§ PROVIDED ENTRIES

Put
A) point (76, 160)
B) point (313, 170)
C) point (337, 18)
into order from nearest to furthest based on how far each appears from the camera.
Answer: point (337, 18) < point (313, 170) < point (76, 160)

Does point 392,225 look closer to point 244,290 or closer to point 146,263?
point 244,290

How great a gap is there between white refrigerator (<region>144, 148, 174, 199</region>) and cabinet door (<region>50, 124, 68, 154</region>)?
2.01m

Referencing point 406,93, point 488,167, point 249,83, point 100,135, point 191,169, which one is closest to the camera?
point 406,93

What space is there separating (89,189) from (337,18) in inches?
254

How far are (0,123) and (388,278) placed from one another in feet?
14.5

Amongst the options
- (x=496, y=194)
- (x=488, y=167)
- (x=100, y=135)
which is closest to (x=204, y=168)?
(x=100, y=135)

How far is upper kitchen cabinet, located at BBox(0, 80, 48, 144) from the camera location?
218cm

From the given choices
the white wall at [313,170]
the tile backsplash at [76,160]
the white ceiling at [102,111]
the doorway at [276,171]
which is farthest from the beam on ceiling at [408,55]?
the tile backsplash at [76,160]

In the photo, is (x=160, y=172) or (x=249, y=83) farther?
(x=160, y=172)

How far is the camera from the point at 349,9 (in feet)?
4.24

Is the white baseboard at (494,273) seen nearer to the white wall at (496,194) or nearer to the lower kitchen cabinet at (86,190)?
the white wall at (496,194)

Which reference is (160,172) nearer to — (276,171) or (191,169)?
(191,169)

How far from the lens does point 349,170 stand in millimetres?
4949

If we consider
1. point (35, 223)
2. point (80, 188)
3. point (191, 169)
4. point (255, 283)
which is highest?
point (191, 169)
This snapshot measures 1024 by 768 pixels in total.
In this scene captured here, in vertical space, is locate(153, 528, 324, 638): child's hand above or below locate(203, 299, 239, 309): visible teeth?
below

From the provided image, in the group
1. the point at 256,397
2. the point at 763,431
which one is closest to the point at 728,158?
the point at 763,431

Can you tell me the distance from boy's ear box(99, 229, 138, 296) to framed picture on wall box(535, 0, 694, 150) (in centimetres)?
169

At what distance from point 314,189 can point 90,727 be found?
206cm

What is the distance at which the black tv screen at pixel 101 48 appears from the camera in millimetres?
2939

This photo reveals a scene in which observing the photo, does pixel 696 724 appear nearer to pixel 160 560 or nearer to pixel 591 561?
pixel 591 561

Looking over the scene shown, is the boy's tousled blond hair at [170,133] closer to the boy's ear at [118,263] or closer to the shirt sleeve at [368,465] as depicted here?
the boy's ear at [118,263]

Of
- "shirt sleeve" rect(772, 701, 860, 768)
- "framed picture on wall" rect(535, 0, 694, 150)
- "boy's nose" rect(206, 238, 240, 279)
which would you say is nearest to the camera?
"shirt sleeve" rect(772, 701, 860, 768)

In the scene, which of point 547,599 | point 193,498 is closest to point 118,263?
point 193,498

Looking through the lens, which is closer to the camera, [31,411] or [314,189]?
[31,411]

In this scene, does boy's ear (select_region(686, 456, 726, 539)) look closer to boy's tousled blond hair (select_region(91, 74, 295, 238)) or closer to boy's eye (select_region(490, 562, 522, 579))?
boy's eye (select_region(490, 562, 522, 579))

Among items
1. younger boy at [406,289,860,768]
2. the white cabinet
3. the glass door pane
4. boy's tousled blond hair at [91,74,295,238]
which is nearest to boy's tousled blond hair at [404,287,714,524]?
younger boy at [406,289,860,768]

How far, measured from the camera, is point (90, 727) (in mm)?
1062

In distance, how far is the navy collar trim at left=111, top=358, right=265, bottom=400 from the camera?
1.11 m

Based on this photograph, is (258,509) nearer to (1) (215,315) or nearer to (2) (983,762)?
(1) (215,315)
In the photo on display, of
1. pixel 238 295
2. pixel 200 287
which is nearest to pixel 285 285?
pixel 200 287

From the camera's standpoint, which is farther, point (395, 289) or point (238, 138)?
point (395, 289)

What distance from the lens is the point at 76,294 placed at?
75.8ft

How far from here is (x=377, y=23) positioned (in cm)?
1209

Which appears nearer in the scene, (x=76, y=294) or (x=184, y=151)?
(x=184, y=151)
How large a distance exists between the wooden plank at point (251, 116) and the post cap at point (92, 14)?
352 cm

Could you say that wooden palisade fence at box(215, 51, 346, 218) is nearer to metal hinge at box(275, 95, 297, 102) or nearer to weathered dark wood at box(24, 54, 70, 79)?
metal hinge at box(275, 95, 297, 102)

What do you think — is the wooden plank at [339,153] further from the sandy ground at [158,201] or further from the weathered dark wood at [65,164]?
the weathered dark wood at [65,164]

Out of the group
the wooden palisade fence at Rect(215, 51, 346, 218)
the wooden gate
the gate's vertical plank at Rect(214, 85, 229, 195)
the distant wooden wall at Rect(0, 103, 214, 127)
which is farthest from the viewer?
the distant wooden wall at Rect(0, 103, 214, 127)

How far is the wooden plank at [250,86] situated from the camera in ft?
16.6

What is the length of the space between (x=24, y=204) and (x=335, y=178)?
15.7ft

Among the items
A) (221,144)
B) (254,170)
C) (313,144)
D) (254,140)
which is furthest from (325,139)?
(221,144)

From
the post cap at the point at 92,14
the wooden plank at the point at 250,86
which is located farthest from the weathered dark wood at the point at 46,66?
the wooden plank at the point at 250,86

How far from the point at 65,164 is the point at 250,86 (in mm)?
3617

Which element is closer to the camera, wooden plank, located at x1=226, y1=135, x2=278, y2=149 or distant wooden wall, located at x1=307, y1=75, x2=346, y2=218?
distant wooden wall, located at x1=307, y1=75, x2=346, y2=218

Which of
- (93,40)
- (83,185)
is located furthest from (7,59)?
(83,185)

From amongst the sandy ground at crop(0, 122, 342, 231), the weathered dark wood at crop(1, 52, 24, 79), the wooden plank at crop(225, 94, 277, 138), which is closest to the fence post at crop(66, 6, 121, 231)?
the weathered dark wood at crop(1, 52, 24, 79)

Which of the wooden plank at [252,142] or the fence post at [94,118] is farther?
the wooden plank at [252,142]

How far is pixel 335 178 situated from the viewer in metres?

§ YOUR INSTRUCTIONS
Please render the items as a Markdown table, starting at the line containing "From amongst the" and ending at the final line of the items. Use the columns Number and Content, with one row per line, and leave out blank lines.

§ WRITTEN ANSWER
| Number | Content |
|---|---|
| 1 | From amongst the sandy ground at crop(0, 122, 342, 231), the weathered dark wood at crop(1, 52, 24, 79), the wooden plank at crop(225, 94, 277, 138), which is closest to the fence post at crop(66, 6, 121, 231)? |
| 2 | the weathered dark wood at crop(1, 52, 24, 79) |
| 3 | Which of the wooden plank at [252,142] or the fence post at [94,118] is farther? |
| 4 | the wooden plank at [252,142] |
| 5 | How far is pixel 335 178 situated from the viewer in metres? |